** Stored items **
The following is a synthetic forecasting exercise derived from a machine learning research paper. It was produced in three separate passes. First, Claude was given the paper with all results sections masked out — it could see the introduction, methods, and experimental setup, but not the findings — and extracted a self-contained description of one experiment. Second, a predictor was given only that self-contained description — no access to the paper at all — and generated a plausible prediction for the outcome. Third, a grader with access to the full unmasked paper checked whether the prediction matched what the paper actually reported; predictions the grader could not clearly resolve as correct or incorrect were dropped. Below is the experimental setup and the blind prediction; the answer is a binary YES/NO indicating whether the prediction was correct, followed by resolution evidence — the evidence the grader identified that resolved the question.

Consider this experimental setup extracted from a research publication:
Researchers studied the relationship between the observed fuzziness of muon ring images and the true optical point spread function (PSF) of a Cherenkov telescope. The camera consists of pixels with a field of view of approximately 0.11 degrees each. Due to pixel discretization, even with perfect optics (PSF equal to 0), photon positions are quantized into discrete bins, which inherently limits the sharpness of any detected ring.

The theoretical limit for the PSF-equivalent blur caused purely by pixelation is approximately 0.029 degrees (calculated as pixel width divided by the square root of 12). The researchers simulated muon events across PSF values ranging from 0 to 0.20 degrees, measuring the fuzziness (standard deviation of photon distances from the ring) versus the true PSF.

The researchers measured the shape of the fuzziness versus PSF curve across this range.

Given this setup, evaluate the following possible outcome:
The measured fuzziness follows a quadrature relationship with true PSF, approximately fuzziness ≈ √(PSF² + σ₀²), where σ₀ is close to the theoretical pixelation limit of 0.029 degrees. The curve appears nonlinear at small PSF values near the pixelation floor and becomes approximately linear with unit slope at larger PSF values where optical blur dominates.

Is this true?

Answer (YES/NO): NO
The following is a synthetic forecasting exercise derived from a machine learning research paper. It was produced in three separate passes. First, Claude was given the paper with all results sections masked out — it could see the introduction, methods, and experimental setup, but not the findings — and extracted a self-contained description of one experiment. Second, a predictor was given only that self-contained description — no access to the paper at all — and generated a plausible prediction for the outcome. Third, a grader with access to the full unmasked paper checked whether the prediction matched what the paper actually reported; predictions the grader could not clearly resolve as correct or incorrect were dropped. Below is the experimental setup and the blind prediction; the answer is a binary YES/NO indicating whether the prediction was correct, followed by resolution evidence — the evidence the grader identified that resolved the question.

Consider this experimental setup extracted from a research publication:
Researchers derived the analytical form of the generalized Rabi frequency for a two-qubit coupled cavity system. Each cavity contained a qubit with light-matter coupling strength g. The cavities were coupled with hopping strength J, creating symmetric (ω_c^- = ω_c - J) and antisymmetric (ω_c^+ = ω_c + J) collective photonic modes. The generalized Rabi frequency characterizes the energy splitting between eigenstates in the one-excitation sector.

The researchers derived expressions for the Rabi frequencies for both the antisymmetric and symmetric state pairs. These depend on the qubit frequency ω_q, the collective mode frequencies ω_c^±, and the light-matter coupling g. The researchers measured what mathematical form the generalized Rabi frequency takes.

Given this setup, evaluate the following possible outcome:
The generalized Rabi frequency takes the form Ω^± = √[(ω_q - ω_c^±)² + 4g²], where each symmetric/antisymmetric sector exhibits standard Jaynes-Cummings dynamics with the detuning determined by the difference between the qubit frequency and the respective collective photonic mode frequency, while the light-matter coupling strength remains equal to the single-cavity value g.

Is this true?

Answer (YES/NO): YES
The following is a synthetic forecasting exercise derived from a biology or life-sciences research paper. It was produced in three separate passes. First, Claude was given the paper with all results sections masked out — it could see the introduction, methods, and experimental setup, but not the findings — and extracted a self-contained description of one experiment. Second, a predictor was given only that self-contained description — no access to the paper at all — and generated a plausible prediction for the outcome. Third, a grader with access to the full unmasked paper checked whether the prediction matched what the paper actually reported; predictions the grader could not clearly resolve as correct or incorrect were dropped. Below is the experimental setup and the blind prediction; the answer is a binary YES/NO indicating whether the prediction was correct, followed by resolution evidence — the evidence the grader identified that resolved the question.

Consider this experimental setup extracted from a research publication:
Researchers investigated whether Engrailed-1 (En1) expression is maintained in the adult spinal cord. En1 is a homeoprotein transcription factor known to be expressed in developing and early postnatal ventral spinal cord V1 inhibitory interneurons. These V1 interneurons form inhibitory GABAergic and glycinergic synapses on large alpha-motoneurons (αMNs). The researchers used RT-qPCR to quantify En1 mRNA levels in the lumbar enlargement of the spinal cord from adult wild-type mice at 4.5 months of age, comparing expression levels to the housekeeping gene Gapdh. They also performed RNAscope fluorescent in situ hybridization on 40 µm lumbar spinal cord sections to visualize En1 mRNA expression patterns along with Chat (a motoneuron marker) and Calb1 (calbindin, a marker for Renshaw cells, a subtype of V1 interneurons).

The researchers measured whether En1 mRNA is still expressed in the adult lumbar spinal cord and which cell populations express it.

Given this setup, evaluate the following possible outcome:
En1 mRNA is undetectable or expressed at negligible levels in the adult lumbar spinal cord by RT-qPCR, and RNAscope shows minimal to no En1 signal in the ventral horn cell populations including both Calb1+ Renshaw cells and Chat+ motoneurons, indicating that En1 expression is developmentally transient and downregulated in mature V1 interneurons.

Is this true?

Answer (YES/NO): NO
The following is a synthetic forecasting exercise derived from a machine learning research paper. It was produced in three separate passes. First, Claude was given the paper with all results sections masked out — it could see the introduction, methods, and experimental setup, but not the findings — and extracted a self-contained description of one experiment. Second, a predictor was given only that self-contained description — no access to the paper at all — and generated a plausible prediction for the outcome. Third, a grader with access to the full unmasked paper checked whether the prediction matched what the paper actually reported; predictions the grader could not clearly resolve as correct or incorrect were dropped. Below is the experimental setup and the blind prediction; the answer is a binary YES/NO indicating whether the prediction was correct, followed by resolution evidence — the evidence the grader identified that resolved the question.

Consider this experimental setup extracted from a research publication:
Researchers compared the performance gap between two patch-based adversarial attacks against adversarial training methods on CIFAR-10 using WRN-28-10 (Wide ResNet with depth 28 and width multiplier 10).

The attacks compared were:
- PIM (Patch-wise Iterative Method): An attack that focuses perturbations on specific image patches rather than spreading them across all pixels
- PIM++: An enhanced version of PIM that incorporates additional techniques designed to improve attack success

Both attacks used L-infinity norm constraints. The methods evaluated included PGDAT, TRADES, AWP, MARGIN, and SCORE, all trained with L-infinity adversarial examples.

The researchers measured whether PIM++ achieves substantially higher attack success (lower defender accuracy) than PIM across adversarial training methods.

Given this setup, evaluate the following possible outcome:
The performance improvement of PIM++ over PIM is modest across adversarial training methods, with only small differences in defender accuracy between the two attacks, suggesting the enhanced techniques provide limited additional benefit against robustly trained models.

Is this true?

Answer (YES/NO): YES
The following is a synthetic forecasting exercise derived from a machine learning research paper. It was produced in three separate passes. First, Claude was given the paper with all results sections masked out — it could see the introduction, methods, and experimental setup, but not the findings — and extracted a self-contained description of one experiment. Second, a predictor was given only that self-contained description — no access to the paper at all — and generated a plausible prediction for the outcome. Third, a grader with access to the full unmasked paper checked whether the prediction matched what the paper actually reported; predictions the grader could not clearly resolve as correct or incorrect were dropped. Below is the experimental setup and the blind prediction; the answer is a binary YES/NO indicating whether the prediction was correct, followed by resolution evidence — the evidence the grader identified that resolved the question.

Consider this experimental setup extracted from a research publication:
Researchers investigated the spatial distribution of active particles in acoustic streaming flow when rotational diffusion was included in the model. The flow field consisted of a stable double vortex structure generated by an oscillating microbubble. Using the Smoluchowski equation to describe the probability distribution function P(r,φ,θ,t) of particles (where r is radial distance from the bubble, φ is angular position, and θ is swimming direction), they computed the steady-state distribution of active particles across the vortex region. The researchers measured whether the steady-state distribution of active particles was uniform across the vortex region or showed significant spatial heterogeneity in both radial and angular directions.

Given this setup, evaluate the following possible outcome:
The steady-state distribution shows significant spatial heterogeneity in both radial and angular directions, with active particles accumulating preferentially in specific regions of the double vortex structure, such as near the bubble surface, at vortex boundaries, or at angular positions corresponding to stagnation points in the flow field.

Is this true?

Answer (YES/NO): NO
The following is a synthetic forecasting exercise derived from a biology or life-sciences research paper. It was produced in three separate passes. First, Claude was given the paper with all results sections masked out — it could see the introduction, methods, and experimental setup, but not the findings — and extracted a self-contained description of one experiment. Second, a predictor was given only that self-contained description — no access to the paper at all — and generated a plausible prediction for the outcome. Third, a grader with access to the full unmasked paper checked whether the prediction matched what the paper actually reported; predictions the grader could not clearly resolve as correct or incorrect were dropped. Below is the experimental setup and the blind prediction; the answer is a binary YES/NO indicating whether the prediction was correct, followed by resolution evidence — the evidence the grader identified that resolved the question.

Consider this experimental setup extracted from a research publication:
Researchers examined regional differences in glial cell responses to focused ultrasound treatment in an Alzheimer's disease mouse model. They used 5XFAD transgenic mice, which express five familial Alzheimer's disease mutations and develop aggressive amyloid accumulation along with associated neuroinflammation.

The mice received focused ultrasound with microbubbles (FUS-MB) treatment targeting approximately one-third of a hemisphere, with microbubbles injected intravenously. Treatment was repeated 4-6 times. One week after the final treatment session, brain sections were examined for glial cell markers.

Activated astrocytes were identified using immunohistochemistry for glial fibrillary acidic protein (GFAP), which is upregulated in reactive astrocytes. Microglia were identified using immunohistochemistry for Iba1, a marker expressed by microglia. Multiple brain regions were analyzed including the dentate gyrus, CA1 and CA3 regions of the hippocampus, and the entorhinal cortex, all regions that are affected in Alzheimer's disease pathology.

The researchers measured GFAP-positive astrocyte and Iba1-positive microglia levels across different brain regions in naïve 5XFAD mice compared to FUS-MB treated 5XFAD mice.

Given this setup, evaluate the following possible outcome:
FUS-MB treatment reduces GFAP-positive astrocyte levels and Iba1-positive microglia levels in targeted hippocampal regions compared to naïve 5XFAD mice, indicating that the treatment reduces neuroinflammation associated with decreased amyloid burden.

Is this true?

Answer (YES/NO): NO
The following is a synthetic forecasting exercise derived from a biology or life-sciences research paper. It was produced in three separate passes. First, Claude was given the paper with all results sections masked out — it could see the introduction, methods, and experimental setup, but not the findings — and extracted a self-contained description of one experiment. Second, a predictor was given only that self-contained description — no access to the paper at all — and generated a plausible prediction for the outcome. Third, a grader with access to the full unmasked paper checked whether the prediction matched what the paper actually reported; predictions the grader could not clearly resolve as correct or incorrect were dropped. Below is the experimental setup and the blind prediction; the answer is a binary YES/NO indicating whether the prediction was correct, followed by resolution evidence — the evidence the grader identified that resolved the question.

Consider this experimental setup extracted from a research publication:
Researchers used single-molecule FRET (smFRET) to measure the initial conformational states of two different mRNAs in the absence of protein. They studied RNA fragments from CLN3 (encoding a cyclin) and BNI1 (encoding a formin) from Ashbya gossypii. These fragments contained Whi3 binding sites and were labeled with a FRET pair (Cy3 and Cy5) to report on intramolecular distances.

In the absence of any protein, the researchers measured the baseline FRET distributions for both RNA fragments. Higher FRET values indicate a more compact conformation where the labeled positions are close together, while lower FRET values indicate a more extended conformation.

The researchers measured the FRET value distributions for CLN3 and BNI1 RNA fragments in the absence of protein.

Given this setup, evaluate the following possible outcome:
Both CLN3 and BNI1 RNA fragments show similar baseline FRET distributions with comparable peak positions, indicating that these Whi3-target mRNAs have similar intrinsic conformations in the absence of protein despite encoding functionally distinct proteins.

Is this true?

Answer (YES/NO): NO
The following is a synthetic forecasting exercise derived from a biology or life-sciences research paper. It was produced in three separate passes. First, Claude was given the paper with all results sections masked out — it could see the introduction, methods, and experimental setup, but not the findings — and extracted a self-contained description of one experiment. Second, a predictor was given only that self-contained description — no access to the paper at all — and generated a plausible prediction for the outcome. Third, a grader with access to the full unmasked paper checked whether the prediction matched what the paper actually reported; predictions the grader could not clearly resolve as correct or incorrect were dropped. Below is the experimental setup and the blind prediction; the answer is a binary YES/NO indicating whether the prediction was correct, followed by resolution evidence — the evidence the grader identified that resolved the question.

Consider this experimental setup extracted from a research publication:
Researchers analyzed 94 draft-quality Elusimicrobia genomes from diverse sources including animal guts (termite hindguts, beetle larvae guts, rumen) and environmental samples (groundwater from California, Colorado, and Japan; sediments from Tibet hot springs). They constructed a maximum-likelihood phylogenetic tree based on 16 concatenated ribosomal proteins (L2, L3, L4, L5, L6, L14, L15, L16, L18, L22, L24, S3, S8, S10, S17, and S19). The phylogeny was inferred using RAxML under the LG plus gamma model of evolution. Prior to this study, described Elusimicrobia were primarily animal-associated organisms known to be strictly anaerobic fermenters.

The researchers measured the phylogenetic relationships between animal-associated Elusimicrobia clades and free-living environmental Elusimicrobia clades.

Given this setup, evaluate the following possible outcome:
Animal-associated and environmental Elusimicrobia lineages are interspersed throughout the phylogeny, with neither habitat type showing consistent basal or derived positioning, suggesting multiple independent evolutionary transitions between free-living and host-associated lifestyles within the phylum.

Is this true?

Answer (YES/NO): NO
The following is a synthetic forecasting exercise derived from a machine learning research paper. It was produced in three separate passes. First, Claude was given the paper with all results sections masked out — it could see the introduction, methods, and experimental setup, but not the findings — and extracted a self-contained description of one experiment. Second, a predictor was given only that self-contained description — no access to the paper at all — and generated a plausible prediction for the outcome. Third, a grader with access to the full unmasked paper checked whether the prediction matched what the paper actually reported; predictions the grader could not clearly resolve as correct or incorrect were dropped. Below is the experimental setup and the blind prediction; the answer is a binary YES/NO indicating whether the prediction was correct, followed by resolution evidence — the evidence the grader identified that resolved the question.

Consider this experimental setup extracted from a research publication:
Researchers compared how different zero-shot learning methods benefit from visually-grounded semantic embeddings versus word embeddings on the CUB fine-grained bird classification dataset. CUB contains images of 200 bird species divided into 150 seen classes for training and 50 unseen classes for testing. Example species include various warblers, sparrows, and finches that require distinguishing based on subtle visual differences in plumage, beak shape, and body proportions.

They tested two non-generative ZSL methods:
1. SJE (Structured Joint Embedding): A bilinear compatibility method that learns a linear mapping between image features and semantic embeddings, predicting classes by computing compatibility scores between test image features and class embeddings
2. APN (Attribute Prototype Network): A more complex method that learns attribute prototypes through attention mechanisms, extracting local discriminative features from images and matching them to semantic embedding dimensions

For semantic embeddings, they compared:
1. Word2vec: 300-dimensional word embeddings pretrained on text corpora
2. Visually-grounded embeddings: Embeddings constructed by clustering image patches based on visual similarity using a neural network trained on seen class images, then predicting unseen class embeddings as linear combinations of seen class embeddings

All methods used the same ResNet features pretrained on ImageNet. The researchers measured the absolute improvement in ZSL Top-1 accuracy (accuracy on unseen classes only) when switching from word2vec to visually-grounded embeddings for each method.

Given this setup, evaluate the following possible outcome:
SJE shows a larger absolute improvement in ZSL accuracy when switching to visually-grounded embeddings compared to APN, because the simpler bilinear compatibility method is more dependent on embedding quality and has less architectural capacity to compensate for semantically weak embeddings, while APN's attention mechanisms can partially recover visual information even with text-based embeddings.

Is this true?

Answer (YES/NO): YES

** Action item **
Show every line from the entries above in which "than" appears.

** Completed task **
- PIM (Patch-wise Iterative Method): An attack that focuses perturbations on specific image patches rather than spreading them across all pixels
The researchers measured whether PIM++ achieves substantially higher attack success (lower defender accuracy) than PIM across adversarial training methods.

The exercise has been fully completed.